[WORK TO BE COMPLETED]
Reproduce the entire listing that follows word for word, leaving out no line.
— START OF INPUT DATA —
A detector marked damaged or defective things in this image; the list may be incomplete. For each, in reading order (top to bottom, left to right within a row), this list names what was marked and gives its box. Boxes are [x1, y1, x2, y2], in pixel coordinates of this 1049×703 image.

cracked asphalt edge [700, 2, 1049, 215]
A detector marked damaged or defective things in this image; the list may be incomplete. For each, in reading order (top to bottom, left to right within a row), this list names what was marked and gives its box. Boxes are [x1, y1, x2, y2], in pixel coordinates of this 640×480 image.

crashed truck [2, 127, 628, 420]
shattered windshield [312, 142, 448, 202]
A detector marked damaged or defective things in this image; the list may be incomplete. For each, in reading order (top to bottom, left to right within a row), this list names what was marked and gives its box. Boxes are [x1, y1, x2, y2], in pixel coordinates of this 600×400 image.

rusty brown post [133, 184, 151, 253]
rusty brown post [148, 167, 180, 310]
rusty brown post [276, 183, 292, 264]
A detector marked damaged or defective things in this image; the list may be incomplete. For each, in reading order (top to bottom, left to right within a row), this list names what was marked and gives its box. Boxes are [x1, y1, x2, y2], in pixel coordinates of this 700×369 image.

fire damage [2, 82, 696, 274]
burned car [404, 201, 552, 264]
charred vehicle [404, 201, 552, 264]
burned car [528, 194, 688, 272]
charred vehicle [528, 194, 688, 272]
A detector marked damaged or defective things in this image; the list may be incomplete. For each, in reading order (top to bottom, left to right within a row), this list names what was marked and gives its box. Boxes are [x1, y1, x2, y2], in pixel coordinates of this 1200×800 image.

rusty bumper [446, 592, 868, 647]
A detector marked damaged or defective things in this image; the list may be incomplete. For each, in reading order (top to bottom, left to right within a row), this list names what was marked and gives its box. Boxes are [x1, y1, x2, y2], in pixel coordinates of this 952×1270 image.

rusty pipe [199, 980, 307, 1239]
— END OF INPUT DATA —
[RESPONSE FOR THIS EXERCISE]
A detector marked damaged or defective things in this image; the list may be incomplete. For each, in reading order (top to bottom, left to right within a row), this list names what was marked and gives its box. Boxes are [x1, y1, x2, y2], in pixel coordinates of this 1049×703 image.

cracked asphalt edge [700, 2, 1049, 215]
A detector marked damaged or defective things in this image; the list may be incomplete. For each, in reading order (top to bottom, left to right within a row), this list names what was marked and gives its box. Boxes are [x1, y1, x2, y2], in pixel coordinates of this 640×480 image.

crashed truck [2, 127, 628, 420]
shattered windshield [312, 142, 448, 202]
A detector marked damaged or defective things in this image; the list may be incomplete. For each, in reading order (top to bottom, left to right within a row), this list names what was marked and gives its box. Boxes are [x1, y1, x2, y2], in pixel coordinates of this 600×400 image.

rusty brown post [133, 184, 151, 253]
rusty brown post [148, 167, 180, 310]
rusty brown post [276, 183, 292, 264]
A detector marked damaged or defective things in this image; the list may be incomplete. For each, in reading order (top to bottom, left to right within a row), this list names what was marked and gives its box. Boxes are [x1, y1, x2, y2], in pixel coordinates of this 700×369 image.

fire damage [2, 82, 696, 274]
burned car [404, 201, 552, 264]
charred vehicle [404, 201, 552, 264]
burned car [528, 194, 688, 272]
charred vehicle [528, 194, 688, 272]
A detector marked damaged or defective things in this image; the list may be incomplete. For each, in reading order (top to bottom, left to right within a row), this list names what was marked and gives its box. Boxes are [x1, y1, x2, y2], in pixel coordinates of this 1200×800 image.

rusty bumper [446, 592, 868, 647]
A detector marked damaged or defective things in this image; the list may be incomplete. For each, in reading order (top to bottom, left to right within a row), this list names what was marked and gives its box. Boxes are [x1, y1, x2, y2], in pixel coordinates of this 952×1270 image.

rusty pipe [199, 980, 307, 1239]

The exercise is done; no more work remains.